A cup of tea is placed at a table, and the room temperature is 35°C. The tea cools from 90°C to 70°C in 5 minutes. Which one among the following is the correct time taken for the tea to cool from 70°C to 50°C ?
In the first interval, the tea cools from 90°C to 70°C in t₁ = 5 minutes.
The temperature change is Δθ₁ = 90 – 70 = 20°C.
The average temperature in this interval is θ_avg₁ = (90 + 70) / 2 = 80°C.
The average temperature difference is ΔT₁ = θ_avg₁ – θ₀ = 80 – 35 = 45°C.
The average rate of cooling in this interval is approximately Rate₁ ≈ Δθ₁ / t₁ = 20°C / 5 min = 4°C/min.

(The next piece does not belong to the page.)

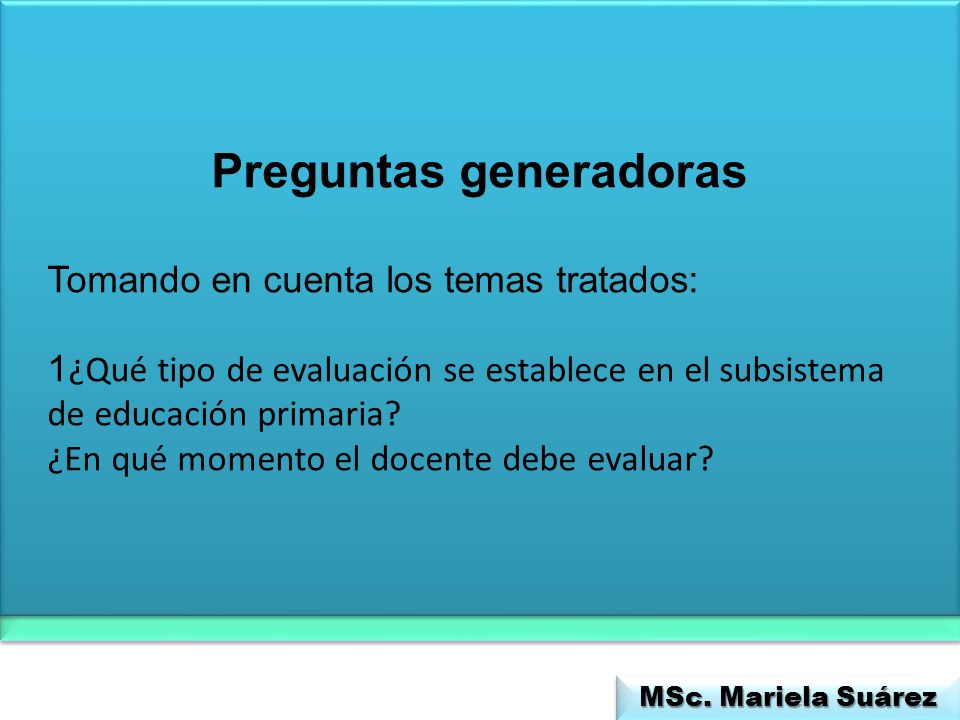 Preguntas generadoras

Tomando en cuenta los temas tratados:

1¿Qué tipo de evaluación se establece en el subsistema de educación primaria?
¿En qué momento el docente debe evaluar?

MSc. Mariela Suárez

By Newton’s Law of Cooling, Rate₁ ∝ ΔT₁, so 4 ∝ 45.
In the second interval, the tea cools from 70°C to 50°C. Let the time taken be t₂.
The temperature change is Δθ₂ = 70 – 50 = 20°C.

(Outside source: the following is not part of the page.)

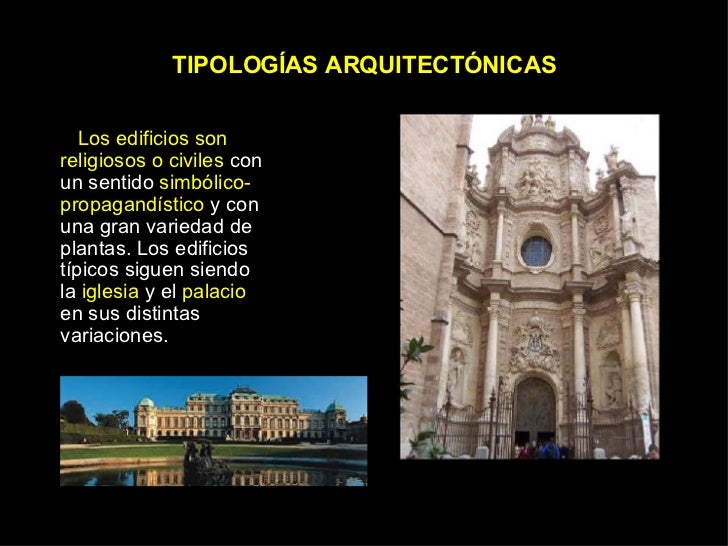 TIPOLOGÍAS ARQUITECTÓNICAS

Los edificios son religiosos o civiles con un sentido simbólico-propagandístico y con una gran variedad de plantas. Los edificios típicos siguen siendo la iglesia y el palacio en sus distintas variaciones.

The average temperature in this interval is θ_avg₂ = (70 + 50) / 2 = 60°C.
The average temperature difference is ΔT₂ = θ_avg₂ – θ₀ = 60 – 35 = 25°C.

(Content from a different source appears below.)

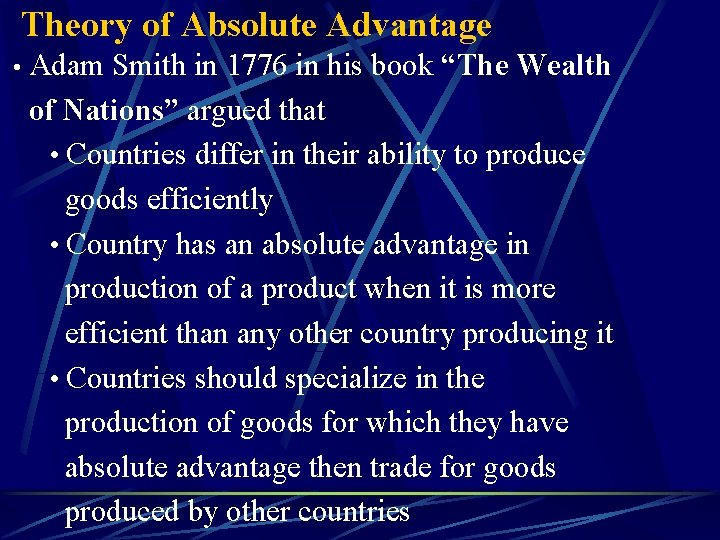 Theory of Absolute Advantage

• Adam Smith in 1776 in his book “The Wealth of Nations” argued that

• Countries differ in their ability to produce goods efficiently

• Country has an absolute advantage in production of a product when it is more efficient than any other country producing it

• Countries should specialize in the production of goods for which they have absolute advantage then trade for goods produced by other countries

The average rate of cooling in this interval is approximately Rate₂ ≈ Δθ₂ / t₂ = 20°C / t₂.
By Newton’s Law of Cooling, Rate₂ ∝ ΔT₂, so (20/t₂) ∝ 25.
Taking the ratio of the rates:
Rate₁ / Rate₂ = ΔT₁ / ΔT₂
(4) / (20/t₂) = 45 / 25
4t₂ / 20 = 9 / 5
t₂ / 5 = 9 / 5
t₂ = 9 minutes.
The time taken for the tea to cool from 70°C to 50°C is 9 minutes.